Text provided —

Python: simple list merging based on intersections

My attempt:

def merge(lsts):
    sets = [set(lst) for lst in lsts if lst]
    merged = True
    while merged:
        merged = False
        results = []
        while sets:
            common, rest = sets[0], sets[1:]
            sets = []
            for x in rest:
                if x.isdisjoint(common):
                    sets.append(x)
                else:
                    merged = True
                    common |= x
            results.append(common)
        sets = results
    return sets

lst = [[65, 17, 5, 30, 79, 56, 48, 62],
       [6, 97, 32, 93, 55, 14, 70, 32],
       [75, 37, 83, 34, 9, 19, 14, 64],
       [43, 71],
       [],
       [89, 49, 1, 30, 28, 3, 63],
       [35, 21, 68, 94, 57, 94, 9, 3],
       [16],
       [29, 9, 97, 43],
       [17, 63, 24]]
print merge(lst)

Benchmark:

import random

# adapt parameters to your own usage scenario
class_count = 50
class_size = 1000
list_count_per_class = 100
large_list_sizes = list(range(100, 1000))
small_list_sizes = list(range(0, 100))
large_list_probability = 0.5

if False:  # change to true to generate the test data file (takes a while)
    with open("/tmp/test.txt", "w") as f:
        lists = []
        classes = [
            range(class_size * i, class_size * (i + 1)) for i in range(class_count)
        ]
        for c in classes:
            # distribute each class across ~300 lists
            for i in xrange(list_count_per_class):
                lst = []
                if random.random() < large_list_probability:
                    size = random.choice(large_list_sizes)
                else:
                    size = random.choice(small_list_sizes)
                nums = set(c)
                for j in xrange(size):
                    x = random.choice(list(nums))
                    lst.append(x)
                    nums.remove(x)
                random.shuffle(lst)
                lists.append(lst)
        random.shuffle(lists)
        for lst in lists:
            f.write(" ".join(str(x) for x in lst) + "\n")

(A block of data)
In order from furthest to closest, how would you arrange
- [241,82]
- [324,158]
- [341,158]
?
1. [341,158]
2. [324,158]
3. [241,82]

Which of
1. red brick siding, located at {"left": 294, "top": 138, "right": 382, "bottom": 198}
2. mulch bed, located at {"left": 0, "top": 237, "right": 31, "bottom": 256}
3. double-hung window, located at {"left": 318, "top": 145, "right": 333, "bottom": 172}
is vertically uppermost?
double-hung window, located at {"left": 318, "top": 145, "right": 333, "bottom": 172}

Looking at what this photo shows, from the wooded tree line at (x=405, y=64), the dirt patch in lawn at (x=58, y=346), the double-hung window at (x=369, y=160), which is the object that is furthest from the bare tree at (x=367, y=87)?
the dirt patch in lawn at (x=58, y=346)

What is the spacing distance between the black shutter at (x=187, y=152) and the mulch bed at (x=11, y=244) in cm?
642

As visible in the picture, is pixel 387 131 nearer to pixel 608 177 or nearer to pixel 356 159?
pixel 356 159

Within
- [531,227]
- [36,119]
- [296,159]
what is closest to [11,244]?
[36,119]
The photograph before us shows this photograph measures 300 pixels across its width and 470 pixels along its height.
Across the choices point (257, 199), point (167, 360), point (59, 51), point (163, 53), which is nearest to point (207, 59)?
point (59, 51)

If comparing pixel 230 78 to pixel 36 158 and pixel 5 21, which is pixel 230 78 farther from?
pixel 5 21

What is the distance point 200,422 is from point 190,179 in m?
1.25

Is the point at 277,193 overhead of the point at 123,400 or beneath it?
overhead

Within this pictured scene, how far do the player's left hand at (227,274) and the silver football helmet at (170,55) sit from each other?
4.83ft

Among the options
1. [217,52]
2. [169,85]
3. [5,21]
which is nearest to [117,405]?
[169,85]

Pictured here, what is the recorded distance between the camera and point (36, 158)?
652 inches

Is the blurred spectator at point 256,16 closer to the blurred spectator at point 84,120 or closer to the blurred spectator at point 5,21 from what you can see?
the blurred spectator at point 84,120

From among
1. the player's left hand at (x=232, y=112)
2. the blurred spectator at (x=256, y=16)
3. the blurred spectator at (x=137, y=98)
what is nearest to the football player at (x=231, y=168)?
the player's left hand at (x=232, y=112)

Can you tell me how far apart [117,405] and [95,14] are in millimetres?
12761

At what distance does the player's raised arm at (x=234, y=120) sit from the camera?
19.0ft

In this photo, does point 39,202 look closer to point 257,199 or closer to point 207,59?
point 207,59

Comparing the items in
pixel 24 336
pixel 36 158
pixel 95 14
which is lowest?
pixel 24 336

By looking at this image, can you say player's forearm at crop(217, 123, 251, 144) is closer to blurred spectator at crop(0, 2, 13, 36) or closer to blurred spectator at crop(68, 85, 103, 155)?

To do —
A) What value does the list-merging text assign to class_count?
B) Please put the lines of the records, from the one containing "Comparing the items in" through the end of the records, into a numbered list, leaving out blank lines.
The text and the records have no connection to each other.

The solutions —
A) 50

B)
1. Comparing the items in
2. pixel 24 336
3. pixel 36 158
4. pixel 95 14
5. which is lowest?
6. pixel 24 336
7. By looking at this image, can you say player's forearm at crop(217, 123, 251, 144) is closer to blurred spectator at crop(0, 2, 13, 36) or closer to blurred spectator at crop(68, 85, 103, 155)?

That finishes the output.